Sedimentology and sample analysis
Limestone samples were examined in hand sample and thin section, with specific focus on the taxonomic identification of corals, coralline algae and large benthic foraminifera. The spatial context of dive samples was established from the video observations (i.e. precise sample location and whether broken off or loose). Each sample was then examined for evidence of orientation in both hand sample (e.g. discolouration and excessive growth on one side) and thin section (e.g. geopetals, growth direction, sorting, etc.). Thin section analysis was used to identify common assemblages of component grains and fossils that were then used to define sedimentary facies. These facies were compared with the modern environmental conditions of component biota to interpret their palaeoenvironments (e.g. [Adey et al., 1982], [Cabioch et al., 1999], [Fletcher et al., 2008], [Grigg, 1981], [Grigg et al., 1981], [Hallock, 1984], [Maragos, 1977], [Murray, 1991], [Renema, 2006], [Verheij, 1993] and [Veron, 2000]). The stratigraphic relationships of the facies within each sample were also recorded using cross-cutting and superposition principles to determine the sequence of palaeoenvironmental changes.
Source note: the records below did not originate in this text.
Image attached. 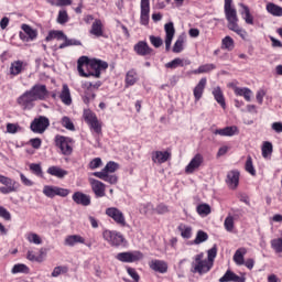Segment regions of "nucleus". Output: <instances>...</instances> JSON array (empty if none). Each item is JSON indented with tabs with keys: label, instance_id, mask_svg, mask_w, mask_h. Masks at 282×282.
Returning a JSON list of instances; mask_svg holds the SVG:
<instances>
[{
	"label": "nucleus",
	"instance_id": "obj_1",
	"mask_svg": "<svg viewBox=\"0 0 282 282\" xmlns=\"http://www.w3.org/2000/svg\"><path fill=\"white\" fill-rule=\"evenodd\" d=\"M109 67V64L101 59H89L87 56H82L77 61V69L79 76L84 78H89L94 76L95 78H100V74Z\"/></svg>",
	"mask_w": 282,
	"mask_h": 282
},
{
	"label": "nucleus",
	"instance_id": "obj_2",
	"mask_svg": "<svg viewBox=\"0 0 282 282\" xmlns=\"http://www.w3.org/2000/svg\"><path fill=\"white\" fill-rule=\"evenodd\" d=\"M224 12H225V19L228 22L227 28L231 32H235L238 34V36H241L243 41H246L248 36V32L241 26H239V17L237 15V9L232 4V0H224Z\"/></svg>",
	"mask_w": 282,
	"mask_h": 282
},
{
	"label": "nucleus",
	"instance_id": "obj_3",
	"mask_svg": "<svg viewBox=\"0 0 282 282\" xmlns=\"http://www.w3.org/2000/svg\"><path fill=\"white\" fill-rule=\"evenodd\" d=\"M83 117L85 122L88 124L91 134L95 138H100V135H102V123L98 120L96 113L90 109H85Z\"/></svg>",
	"mask_w": 282,
	"mask_h": 282
},
{
	"label": "nucleus",
	"instance_id": "obj_4",
	"mask_svg": "<svg viewBox=\"0 0 282 282\" xmlns=\"http://www.w3.org/2000/svg\"><path fill=\"white\" fill-rule=\"evenodd\" d=\"M212 269V263L204 260V253H198L194 257L191 267V272L193 274H207V272H210Z\"/></svg>",
	"mask_w": 282,
	"mask_h": 282
},
{
	"label": "nucleus",
	"instance_id": "obj_5",
	"mask_svg": "<svg viewBox=\"0 0 282 282\" xmlns=\"http://www.w3.org/2000/svg\"><path fill=\"white\" fill-rule=\"evenodd\" d=\"M102 238L112 248H120V246H123V243H127V239H124V236L117 230H109V229L104 230Z\"/></svg>",
	"mask_w": 282,
	"mask_h": 282
},
{
	"label": "nucleus",
	"instance_id": "obj_6",
	"mask_svg": "<svg viewBox=\"0 0 282 282\" xmlns=\"http://www.w3.org/2000/svg\"><path fill=\"white\" fill-rule=\"evenodd\" d=\"M54 142L62 155H72L74 153V140L72 138L57 134Z\"/></svg>",
	"mask_w": 282,
	"mask_h": 282
},
{
	"label": "nucleus",
	"instance_id": "obj_7",
	"mask_svg": "<svg viewBox=\"0 0 282 282\" xmlns=\"http://www.w3.org/2000/svg\"><path fill=\"white\" fill-rule=\"evenodd\" d=\"M115 259H117V261H120L121 263H135V261H140L144 259V254L138 250L123 251V252L117 253Z\"/></svg>",
	"mask_w": 282,
	"mask_h": 282
},
{
	"label": "nucleus",
	"instance_id": "obj_8",
	"mask_svg": "<svg viewBox=\"0 0 282 282\" xmlns=\"http://www.w3.org/2000/svg\"><path fill=\"white\" fill-rule=\"evenodd\" d=\"M50 127V119L45 116H39L34 118L30 124V129L33 133H45Z\"/></svg>",
	"mask_w": 282,
	"mask_h": 282
},
{
	"label": "nucleus",
	"instance_id": "obj_9",
	"mask_svg": "<svg viewBox=\"0 0 282 282\" xmlns=\"http://www.w3.org/2000/svg\"><path fill=\"white\" fill-rule=\"evenodd\" d=\"M34 102L36 100L34 97L31 95L30 90H26L24 94H22L20 97L17 99V104L21 109L24 111H30L31 109H34Z\"/></svg>",
	"mask_w": 282,
	"mask_h": 282
},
Statistical analysis of facies composition
Statistical analysis of the most common but compositionally diverse limestone facies was carried out. Microscope point counting of individual grains was used to examine variation in its components with respect to both depth and sample location on different terraces. This count used a Prior Model G point counter on 1 mm rows at 50 μm steps (selected from average grain size) and a 300 point sample size (for feasibility and uniformity). Forty-eight samples were selected and grains were categorised in 20 classes and prepared in matrices of sample number versus classification population. This data was analysed using Dissimilarity Matrices and Principle Components Analysis (Jongman et al., 1995) in the statistical software packages SPSS 14.0 and PcOrd. Multivariate differences between populations were tested using Multi-Response Permutation Procedure (MRPP), which is analogous to a non-parametric Manova (Zimmerman et al., 1985). To minimise the chance of a Type I error, a Bonferroni Correction was applied to the data to produce a significance level of 0.0083.